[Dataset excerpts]

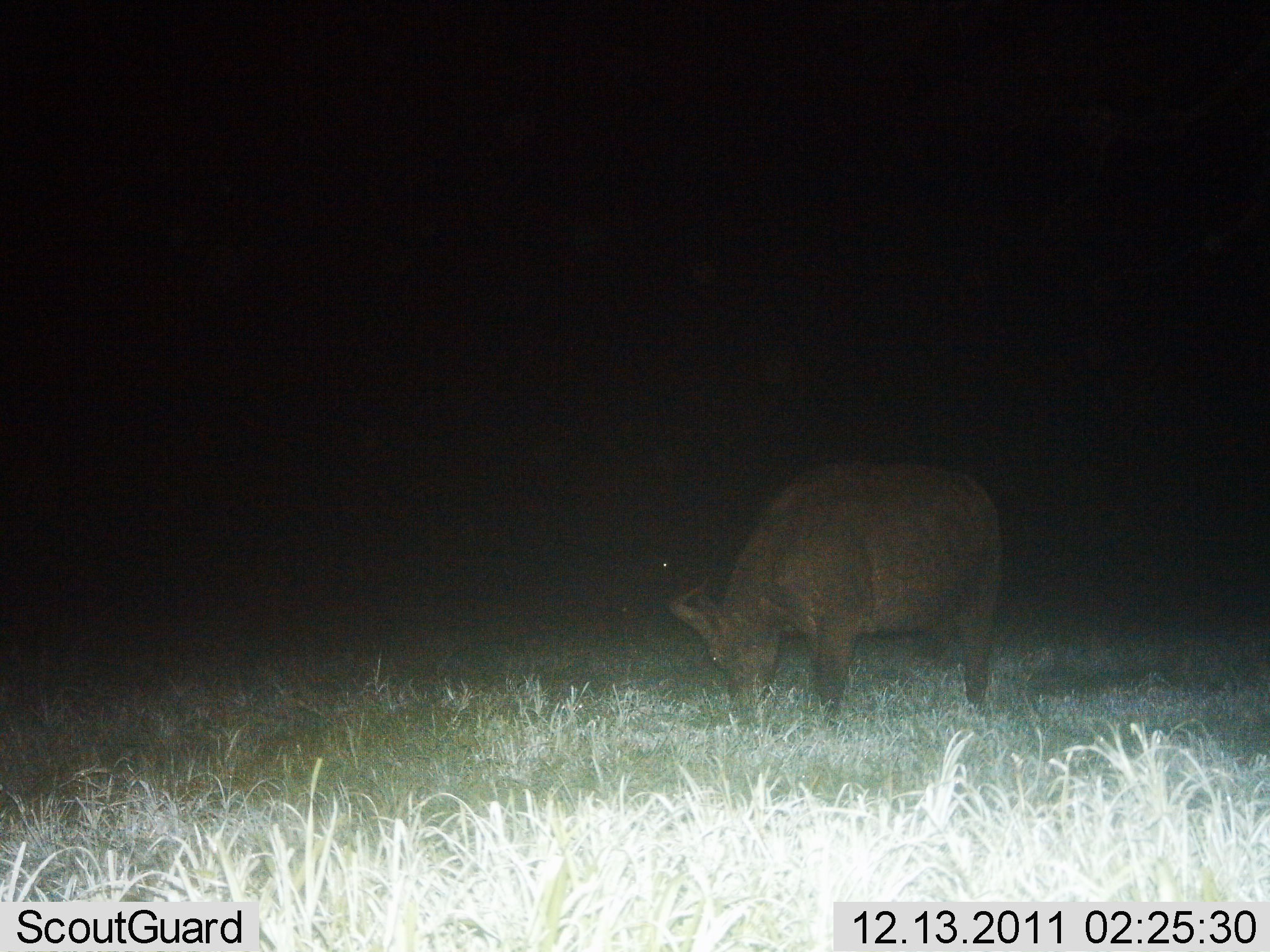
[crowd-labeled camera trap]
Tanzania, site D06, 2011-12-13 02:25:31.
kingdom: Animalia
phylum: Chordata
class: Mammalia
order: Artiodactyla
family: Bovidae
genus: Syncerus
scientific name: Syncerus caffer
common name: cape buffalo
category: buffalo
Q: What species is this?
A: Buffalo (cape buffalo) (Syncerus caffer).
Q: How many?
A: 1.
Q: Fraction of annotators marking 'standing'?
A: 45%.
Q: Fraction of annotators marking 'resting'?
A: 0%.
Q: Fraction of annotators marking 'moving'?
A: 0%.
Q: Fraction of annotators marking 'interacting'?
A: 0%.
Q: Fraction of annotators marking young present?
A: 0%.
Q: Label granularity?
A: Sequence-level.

> **WHAT NEEDS TO BE DONE**: Restate the records above exactly, less any pictures.

> **EXPECTED ANSWER**:
[crowd-labeled camera trap]
Tanzania, site D06, 2011-12-13 02:25:31.
kingdom: Animalia
phylum: Chordata
class: Mammalia
order: Artiodactyla
family: Bovidae
genus: Syncerus
scientific name: Syncerus caffer
common name: cape buffalo
category: buffalo
Q: What species is this?
A: Buffalo (cape buffalo) (Syncerus caffer).
Q: How many?
A: 1.
Q: Fraction of annotators marking 'standing'?
A: 45%.
Q: Fraction of annotators marking 'resting'?
A: 0%.
Q: Fraction of annotators marking 'moving'?
A: 0%.
Q: Fraction of annotators marking 'interacting'?
A: 0%.
Q: Fraction of annotators marking young present?
A: 0%.
Q: Label granularity?
A: Sequence-level.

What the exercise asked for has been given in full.